I can't believe people are still offered pethidine, the hospital I went to stopped using it years ago as research found it did nothing to help with labour pains and now they offer diamorphine, which is amazing.

Wolfiefan Mon 26-Nov-12 21:05:50

What starlight said!

ellangirl Mon 26-Nov-12 21:12:00

I had diamorphine with my first, only gas and air with my second. I was dead against having diamorphine again. It was good to calm me down but I hated that I felt too woozy to stay mobile and ended up lying on the bed on my back which I didn't want. There were no adverse effects on baby- I had it about 4 hours before he was born.

FergusSingsTheBlues Mon 26-Nov-12 21:14:38

With pethedine, i felt unable to even articulate how i felt which was horrible.
Epidural was desperately needed at 30 hours, but it was a real hindrance when it came to push.
I had a 37hr back to back labour, so i probably have a warped view, but just dont understand why anybody wouldnt take everything available. Before i had my baby i was determind to make it without drugs and very tough physically, so really, id say above all, dont put pressure on yourself. Its really not a competition. Downside to a bad labour experience can be post trauma issues, so do whatever it takes to make it easier for you.
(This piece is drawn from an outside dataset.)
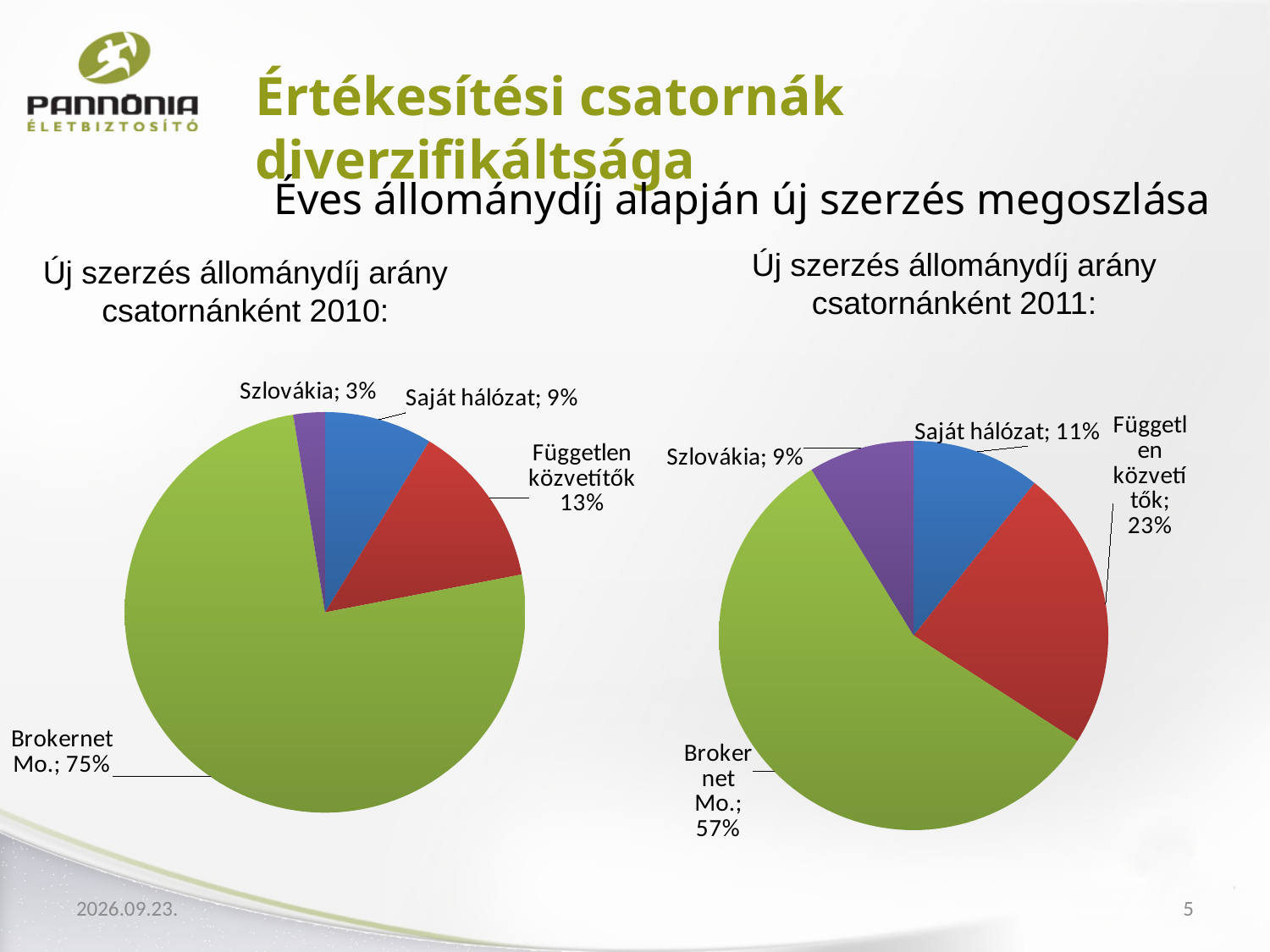
In the 2011 pie chart (right), which category has the largest slice? Brokernet Mo. In the 2011 pie chart (right), what share does Független közvetítők have? 23% By how many percentage points did the Brokernet Mo. share fall from the 2010 chart to the 2011 chart? 18 In the 2010 pie chart (left), what is the difference between the Független közvetítők share and the Saját hálózat share? 4% Which is larger in the 2011 pie chart (right): Szlovákia or Független közvetítők? Független közvetítők In the 2010 pie chart (left), what share does Brokernet Mo. have? 75% How many slices does the 2010 pie chart (left) have? 4 In the 2010 pie chart (left), what share does Szlovákia have? 3% What type of chart is used for the 2011 data (right)? Pie chart In the 2011 pie chart (right), what share does Saját hálózat have? 11% In the 2010 pie chart (left), which category has the smallest slice? Szlovákia What colour is the Brokernet Mo. slice in both pie charts? Green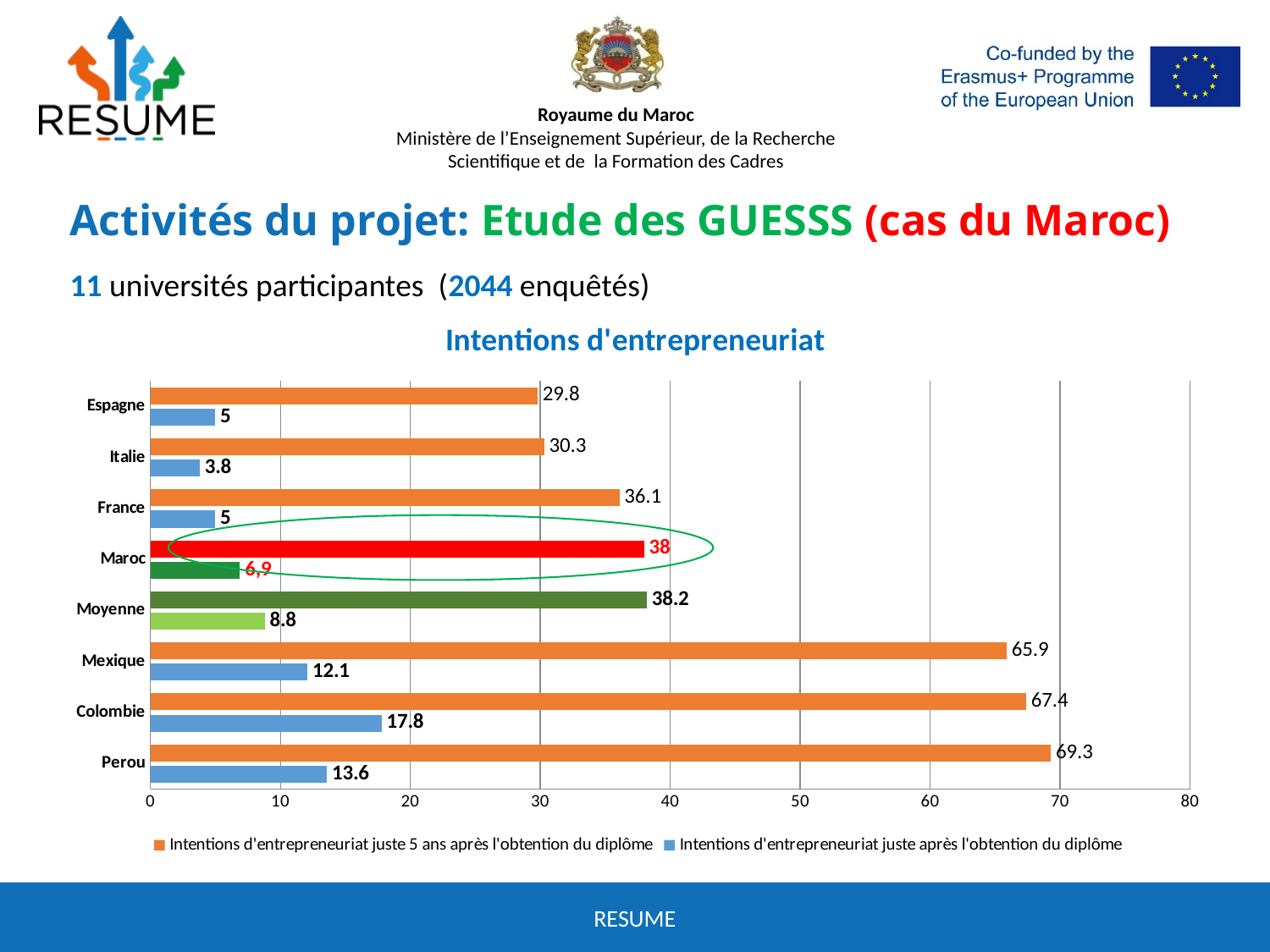
Which category has the lowest value in the series 'Intentions d'entrepreneuriat juste après l'obtention du diplôme'? Italie How many series does the chart legend list? 2 What is the difference between the values for Perou and Espagne in the series 'Intentions d'entrepreneuriat juste 5 ans après l'obtention du diplôme'? 39.5 Which category has the highest value in the series 'Intentions d'entrepreneuriat juste après l'obtention du diplôme'? Colombie What is the value for Maroc in the series 'Intentions d'entrepreneuriat juste 5 ans après l'obtention du diplôme'? 38 Which is larger: the value for Mexique or the value for France in the series 'Intentions d'entrepreneuriat juste 5 ans après l'obtention du diplôme'? Mexique Which category has the highest value in the series 'Intentions d'entrepreneuriat juste 5 ans après l'obtention du diplôme'? Perou What is the value for Moyenne in the series 'Intentions d'entrepreneuriat juste 5 ans après l'obtention du diplôme'? 38.2 How many categories are shown on the vertical axis of the chart? 8 What is the value for Colombie in the series 'Intentions d'entrepreneuriat juste après l'obtention du diplôme'? 17.8 What is the title of the chart? Intentions d'entrepreneuriat What type of chart is shown under the title 'Intentions d'entrepreneuriat'? Bar chart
baublesandbaileys Mon 26-Nov-12 21:16:46

Pethedine can make the baby sleepy and less instinctive so it doesn't turn into the correct positions during labour if it's not already in them. I didn't know that and had some even though my baby was in a bad position - of course it then stayed there and didn't move around to the correct position and I had a CS.

I've also heard that it can make for a sleepy baby after birth too, which can interfere with establishing feeding.

I won't be having pethedine in future

Welovecouscous Mon 26-Nov-12 21:18:19

Message withdrawn at poster's request.